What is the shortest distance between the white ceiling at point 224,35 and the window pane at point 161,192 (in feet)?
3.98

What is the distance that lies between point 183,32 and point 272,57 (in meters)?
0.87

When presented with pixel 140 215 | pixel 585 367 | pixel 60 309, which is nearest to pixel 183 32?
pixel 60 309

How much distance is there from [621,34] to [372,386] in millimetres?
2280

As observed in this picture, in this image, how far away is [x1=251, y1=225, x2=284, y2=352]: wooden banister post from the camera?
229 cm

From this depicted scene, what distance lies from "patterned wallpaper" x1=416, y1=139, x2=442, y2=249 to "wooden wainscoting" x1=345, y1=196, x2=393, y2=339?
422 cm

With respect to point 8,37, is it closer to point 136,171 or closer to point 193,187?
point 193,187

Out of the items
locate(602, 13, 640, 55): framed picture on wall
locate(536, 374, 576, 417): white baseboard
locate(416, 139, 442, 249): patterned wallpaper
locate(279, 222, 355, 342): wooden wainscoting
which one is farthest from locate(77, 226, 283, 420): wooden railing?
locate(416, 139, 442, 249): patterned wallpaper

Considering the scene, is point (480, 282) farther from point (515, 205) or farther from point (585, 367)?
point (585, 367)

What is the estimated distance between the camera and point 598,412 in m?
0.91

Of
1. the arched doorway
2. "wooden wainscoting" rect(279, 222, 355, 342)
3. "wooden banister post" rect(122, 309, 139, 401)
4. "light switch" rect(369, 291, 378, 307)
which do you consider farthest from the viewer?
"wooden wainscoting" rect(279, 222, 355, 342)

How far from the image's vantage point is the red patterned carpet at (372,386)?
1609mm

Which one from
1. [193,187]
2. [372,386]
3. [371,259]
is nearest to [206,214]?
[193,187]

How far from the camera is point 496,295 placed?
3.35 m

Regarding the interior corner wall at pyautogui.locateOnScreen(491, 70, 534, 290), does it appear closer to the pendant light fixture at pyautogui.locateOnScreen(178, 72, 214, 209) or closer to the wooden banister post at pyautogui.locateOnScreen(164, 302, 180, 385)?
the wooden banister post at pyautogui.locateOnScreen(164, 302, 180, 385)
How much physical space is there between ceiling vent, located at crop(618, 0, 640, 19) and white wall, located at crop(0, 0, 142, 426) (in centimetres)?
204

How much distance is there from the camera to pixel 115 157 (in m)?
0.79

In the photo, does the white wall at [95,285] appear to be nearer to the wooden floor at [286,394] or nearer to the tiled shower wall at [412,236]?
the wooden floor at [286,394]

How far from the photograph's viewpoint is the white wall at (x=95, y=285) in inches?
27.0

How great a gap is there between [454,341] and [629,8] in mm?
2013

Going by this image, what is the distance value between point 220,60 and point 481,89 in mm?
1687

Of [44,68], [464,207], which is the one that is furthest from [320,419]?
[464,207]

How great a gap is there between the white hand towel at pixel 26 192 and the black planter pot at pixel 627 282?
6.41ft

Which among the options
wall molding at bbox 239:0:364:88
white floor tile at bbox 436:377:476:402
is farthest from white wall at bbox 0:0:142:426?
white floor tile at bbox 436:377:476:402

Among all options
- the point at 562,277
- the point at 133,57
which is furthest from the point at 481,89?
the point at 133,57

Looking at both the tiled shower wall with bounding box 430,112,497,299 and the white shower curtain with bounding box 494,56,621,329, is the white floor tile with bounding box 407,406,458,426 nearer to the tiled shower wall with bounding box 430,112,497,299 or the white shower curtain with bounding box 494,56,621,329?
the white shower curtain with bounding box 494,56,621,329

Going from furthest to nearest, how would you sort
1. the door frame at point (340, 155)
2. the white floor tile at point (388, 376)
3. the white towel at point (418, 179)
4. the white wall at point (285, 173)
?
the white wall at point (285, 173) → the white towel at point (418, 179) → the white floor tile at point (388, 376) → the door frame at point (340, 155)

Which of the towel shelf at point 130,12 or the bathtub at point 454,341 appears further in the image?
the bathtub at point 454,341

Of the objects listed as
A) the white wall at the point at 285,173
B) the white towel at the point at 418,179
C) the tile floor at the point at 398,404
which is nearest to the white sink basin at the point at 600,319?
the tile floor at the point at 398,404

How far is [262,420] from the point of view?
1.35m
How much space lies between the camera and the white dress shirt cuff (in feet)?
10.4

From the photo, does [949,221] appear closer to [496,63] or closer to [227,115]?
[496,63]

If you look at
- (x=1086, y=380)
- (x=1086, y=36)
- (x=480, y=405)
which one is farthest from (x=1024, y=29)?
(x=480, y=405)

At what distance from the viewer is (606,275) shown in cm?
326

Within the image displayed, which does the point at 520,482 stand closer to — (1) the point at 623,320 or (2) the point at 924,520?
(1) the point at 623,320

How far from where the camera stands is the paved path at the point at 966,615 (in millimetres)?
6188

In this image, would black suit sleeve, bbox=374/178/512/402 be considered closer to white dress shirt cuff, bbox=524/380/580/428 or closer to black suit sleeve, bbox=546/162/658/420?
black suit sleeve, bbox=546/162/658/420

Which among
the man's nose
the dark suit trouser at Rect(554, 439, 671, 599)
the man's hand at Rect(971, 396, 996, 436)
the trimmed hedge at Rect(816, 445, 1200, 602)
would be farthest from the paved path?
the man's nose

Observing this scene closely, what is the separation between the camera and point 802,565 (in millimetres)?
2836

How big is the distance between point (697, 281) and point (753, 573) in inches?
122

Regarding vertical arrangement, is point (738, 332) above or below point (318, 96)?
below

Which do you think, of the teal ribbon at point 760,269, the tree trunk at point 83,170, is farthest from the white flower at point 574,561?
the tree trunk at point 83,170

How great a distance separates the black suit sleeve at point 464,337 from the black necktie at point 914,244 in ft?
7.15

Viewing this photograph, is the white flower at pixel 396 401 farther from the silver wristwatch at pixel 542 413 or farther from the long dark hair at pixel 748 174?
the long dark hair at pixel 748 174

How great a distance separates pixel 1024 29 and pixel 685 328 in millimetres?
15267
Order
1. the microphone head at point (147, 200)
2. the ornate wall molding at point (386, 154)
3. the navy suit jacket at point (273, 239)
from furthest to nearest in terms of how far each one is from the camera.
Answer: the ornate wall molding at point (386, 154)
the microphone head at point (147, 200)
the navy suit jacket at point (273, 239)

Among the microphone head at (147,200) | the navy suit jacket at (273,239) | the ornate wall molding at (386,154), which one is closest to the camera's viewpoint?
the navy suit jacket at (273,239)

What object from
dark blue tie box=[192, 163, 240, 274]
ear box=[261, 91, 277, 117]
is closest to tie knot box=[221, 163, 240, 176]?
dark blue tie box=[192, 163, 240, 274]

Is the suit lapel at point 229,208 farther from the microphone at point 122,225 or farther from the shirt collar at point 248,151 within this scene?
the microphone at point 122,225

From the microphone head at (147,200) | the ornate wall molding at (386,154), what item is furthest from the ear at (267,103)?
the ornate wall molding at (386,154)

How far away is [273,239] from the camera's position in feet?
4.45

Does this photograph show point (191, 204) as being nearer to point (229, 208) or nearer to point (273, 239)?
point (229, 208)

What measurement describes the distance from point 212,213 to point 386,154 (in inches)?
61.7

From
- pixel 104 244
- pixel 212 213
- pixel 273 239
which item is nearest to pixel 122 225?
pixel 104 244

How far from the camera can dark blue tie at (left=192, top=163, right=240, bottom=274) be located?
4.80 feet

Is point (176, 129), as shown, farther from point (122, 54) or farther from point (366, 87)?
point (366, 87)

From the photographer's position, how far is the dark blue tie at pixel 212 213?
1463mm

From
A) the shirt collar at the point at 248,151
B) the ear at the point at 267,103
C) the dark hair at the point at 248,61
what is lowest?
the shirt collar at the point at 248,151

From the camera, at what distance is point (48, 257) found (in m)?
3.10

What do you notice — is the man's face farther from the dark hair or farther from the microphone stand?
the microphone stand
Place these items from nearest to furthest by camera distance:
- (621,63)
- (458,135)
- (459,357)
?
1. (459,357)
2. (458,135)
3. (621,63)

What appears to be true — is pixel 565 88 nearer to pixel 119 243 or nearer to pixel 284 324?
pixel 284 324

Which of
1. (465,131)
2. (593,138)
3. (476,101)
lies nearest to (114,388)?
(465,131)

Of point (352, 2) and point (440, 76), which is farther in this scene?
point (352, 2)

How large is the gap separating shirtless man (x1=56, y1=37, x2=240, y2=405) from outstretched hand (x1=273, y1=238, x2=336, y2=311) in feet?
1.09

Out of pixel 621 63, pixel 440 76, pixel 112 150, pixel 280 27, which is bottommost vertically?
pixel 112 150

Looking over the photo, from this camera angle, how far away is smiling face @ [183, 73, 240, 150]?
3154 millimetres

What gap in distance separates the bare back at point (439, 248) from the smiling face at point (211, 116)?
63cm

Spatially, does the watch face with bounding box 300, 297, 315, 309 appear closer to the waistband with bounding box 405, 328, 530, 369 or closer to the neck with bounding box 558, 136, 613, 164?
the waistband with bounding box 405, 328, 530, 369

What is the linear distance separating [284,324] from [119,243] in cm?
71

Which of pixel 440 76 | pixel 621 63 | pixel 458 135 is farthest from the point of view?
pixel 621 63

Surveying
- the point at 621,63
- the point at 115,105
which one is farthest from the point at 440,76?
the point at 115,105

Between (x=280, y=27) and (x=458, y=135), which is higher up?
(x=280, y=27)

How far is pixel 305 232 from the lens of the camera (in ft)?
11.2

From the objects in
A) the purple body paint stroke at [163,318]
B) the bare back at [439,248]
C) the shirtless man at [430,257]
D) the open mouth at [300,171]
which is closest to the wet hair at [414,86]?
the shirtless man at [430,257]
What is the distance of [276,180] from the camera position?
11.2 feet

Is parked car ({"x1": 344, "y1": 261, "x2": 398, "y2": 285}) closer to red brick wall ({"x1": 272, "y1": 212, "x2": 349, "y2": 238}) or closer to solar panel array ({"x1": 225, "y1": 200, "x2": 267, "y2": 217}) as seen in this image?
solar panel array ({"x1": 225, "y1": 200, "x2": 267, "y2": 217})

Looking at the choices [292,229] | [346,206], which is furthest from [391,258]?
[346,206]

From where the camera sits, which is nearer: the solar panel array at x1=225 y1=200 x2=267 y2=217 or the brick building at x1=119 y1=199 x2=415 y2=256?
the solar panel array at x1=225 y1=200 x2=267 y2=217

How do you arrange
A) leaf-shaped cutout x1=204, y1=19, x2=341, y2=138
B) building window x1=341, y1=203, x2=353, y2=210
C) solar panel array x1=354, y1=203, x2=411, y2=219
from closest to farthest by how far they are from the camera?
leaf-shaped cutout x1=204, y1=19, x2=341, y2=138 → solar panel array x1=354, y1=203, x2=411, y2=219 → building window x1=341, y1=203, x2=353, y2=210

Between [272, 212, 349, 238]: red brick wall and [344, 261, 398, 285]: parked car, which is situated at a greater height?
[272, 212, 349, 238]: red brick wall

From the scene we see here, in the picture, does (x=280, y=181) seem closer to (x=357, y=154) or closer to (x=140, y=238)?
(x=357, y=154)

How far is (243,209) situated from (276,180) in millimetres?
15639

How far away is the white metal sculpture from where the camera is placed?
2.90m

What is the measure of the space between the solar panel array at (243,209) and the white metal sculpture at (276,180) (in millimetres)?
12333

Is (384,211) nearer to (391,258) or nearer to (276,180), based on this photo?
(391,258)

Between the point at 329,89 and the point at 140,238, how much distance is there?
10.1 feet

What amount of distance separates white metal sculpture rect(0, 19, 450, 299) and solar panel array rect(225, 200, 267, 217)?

> Task: Starting at the line with "From the scene" and running through the last line, inclusive, switch every "solar panel array" to "rooftop solar panels". Give those lines again with nothing else changed.

> Answer in full:
From the scene we see here, in the picture, does (x=280, y=181) seem closer to (x=357, y=154) or closer to (x=140, y=238)?
(x=357, y=154)

How far is (243,209) situated from (276,180) in millimetres?
15639

How far away is the white metal sculpture from where the camera is placed?
2.90m

What is the measure of the space between the rooftop solar panels at (243,209) and the white metal sculpture at (276,180) (in millimetres)?
12333

Is (384,211) nearer to (391,258) or nearer to (276,180), based on this photo?
(391,258)

Between the point at 329,89 and the point at 140,238, how much distance is there?
10.1 feet

What amount of distance separates white metal sculpture rect(0, 19, 450, 299) and rooftop solar panels rect(225, 200, 267, 217)?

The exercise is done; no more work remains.